The unpaid SGC amounts were for a number of quarters between July 2013 and March 2015 and totalled just over $550,000. The defendant was potentially liable to pay a penalty equal to each unpaid SGC amount, pursuant to s 269-20 in Sch 1 to the TAA. Two DPNs were given to the defendant, the first in August 2015 in person and the second in November 2015 by post.

After finding that the second DPN was properly served as it was posted to an address which ATO records showed was the defendant’s then residential address.

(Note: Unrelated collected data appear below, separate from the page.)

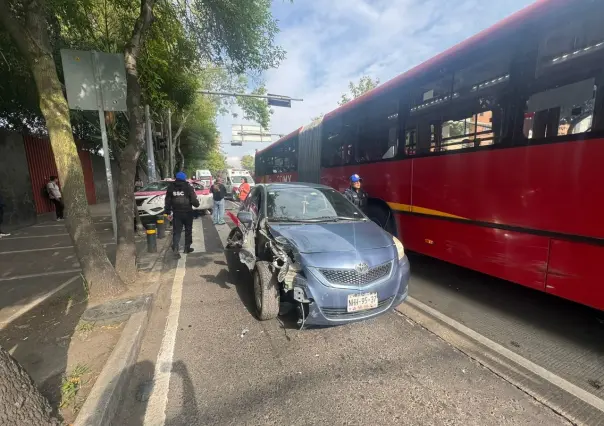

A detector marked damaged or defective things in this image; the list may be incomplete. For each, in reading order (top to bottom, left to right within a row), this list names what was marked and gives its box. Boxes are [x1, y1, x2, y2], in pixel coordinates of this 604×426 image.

damaged blue car [226, 182, 410, 326]
detached car hood [268, 220, 392, 253]
crumpled front bumper [298, 256, 410, 326]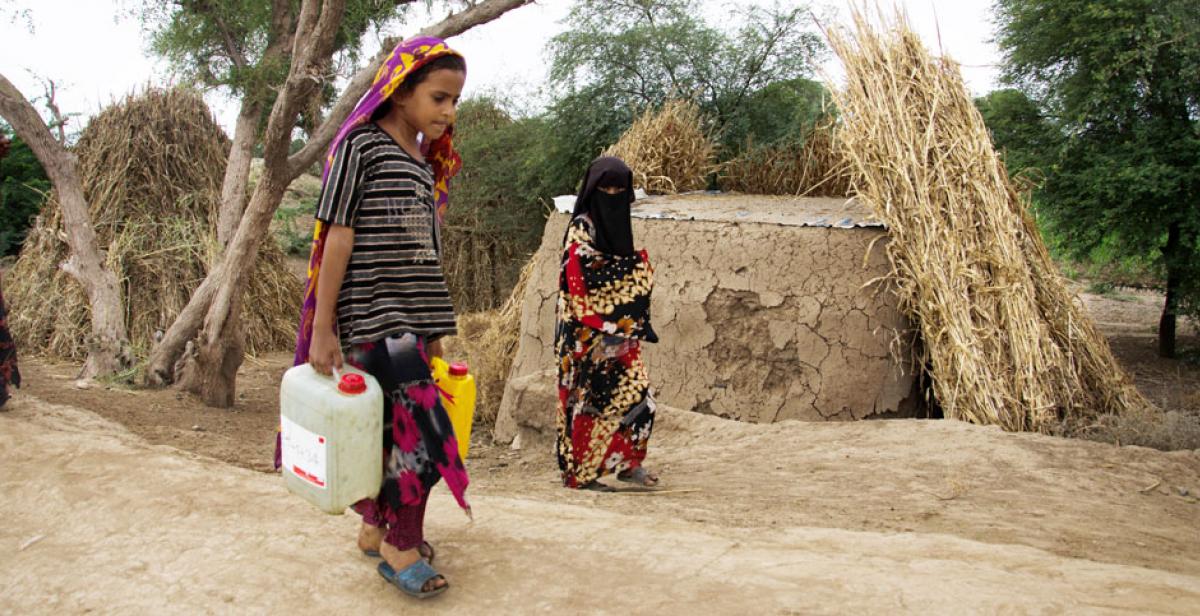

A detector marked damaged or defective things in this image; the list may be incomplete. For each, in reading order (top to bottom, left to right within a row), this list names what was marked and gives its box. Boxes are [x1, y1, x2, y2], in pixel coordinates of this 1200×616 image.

cracked mud wall [494, 199, 920, 442]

The Victorian Supreme Court went on to hold that none of the defences in s 269-35 in Sch 1 to the TAA (extracted below) were available to the defendant, as:

  • there was no evidence that mental health issues currently affecting the defendant affected him during the relevant period (2012-2015);
  • there was evidence to contradict the defendant’s submission that he had not participated in the management of the company; and
  • in any event, relying on others to take care of the company’s financial affairs was not a good reason to explain a lack of participation in the management of the company (if that had been the case).

(DCT v Lawson [2017] VSC 789, Supreme Court of Victoria, Croft J, 21 December 2017.)

[LTN 4, 8/1/17; FJM; Tax Month January 2018]

 

Section 269-35 of the TAA – Defences

Illness

269-35(1)   You are not liable to a penalty under this Division if, because of illness or for some other good reason, it would have been unreasonable to expect you to take part, and you did not take part, in the management of the company at any time when:
(a) you were a director of the company; and
(b) the directors were under the relevant obligations under subsection 269-15(1).

All reasonable steps

269-35(2)  You are not liable to a penalty under this Division if:
(a) you took all reasonable steps to ensure that one of the following happened:

(i) the directors caused the company to comply with its obligation;

(ii) the directors caused an administrator of the company to be appointed under section 436A, 436B or 436C of the Corporations Act 2001;

(iii) the directors caused the company to begin to be wound up (within the meaning of that Act); or


(b) there were no reasonable steps you could have taken to ensure that any of those things happened.

 

269-35(3)   In determining what are reasonable steps for the purposes of subsection (2), have regard to:
(a) when, and for how long, you were a director and took part in the management of the company; and
(b) all other relevant circumstances.

Superannuation guarantee charge – reasonably arguable position & reasonable care

269-35(3A)    You are not liable to a penalty under this Division to the extent that the penalty resulted from the company treating the Superannuation Guarantee (Administration) Act 1992 as applying to a matter or identical matters in a particular way that was *reasonably arguable, if the company took reasonable care in connection with applying that Act to the matter or matters.